◆ ABGEDRUCKTER TEXT
Lagonda - Rapier Typ 10 (1934/36/39)

Der renommierte englische Sportwagenbauer Lagonda aus Staines, der schon vor der letzten Jahrhundertwende vom nach England gezogenen Amerikaner Wilbur Gunn gegründet wurde, brachte 1934 als Ergänzung zu seinen 2, 3 und 4,5 l-Modellen auch einen kleinen Sportwagen mit 1,1 l dohc Triebwerk heraus, der ein Aufsehen erregendes High-Tech-Produkt war und sich von seinen konventionell konstruierten Brüdern deutlich unterschied

Lagonda und der eigens für die Konstruktion des Rapiers (der Begriff bedeutet Degen) angeworbene Ingenieur Timothy Ashcroft hatten den Anspruch, das beste kleine Sportautomobil der Welt zu bauen. Als dieses wurde er dann auch von der englischen Motorpresse enthusiastisch gefeiert.

Sein herausragender Motor, das sehr gut abgestimmte Fahrwerk mit abgestützten und versteiften, vorderen Rahmenhörnern, die hervorragende Straßenlage, seine exzellenten Fahreigenschaften und die bemerkenswert guten Bremsen zeichneten ihn als kleinen Sportwagen der Extraklasse aus

Motoren mit zwei obenliegenden Nockenwellen fand man damals eigentlich nur bei Rennwagen. Der kleine Rapier verfügte über eine derartig aufwendige Ventilsteuerung, was auch Rennfahrer damals für ihn einnahm. Mit 55 PS bei 5400 U/min hatte der Rapier den am höchsten drehenden Motor seiner Zeit. Selbst der 2,3 Liter Alfa Romeo brachte es damals gerademal auf 4900 U/min und auch Bugatti kam in dieser Beziehung an den Lagonda Rapier nicht heran. Und so wundert es kaum, dass selbst Rennfahrer wie Tazio Nuvolari nur Gutes über den Rapier zu berichten hatten. Er meinte damals nach einer Fahrt mit einem aufgeladenen Rapier, er führe sich wie ein kleiner Alfa, was wohl Lob genug war.

◆ GESAMMELTES MATERIAL

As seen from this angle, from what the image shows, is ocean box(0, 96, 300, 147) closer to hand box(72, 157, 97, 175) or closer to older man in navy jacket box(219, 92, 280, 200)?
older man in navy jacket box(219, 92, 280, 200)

◆ AUFGABENSTELLUNG
Geben Sie aus dem Text über den Lagonda Rapier den Abschnitt wortgetreu aus, der mit „Lagonda und der“ beginnt und mit „Motorpresse enthusiastisch gefeiert.“ endet. Das Material steht in keinem Zusammenhang mit dem Text über den Lagonda Rapier.

◆ RICHTIGE LÖSUNG
Lagonda und der eigens für die Konstruktion des Rapiers (der Begriff bedeutet Degen) angeworbene Ingenieur Timothy Ashcroft hatten den Anspruch, das beste kleine Sportautomobil der Welt zu bauen. Als dieses wurde er dann auch von der englischen Motorpresse enthusiastisch gefeiert.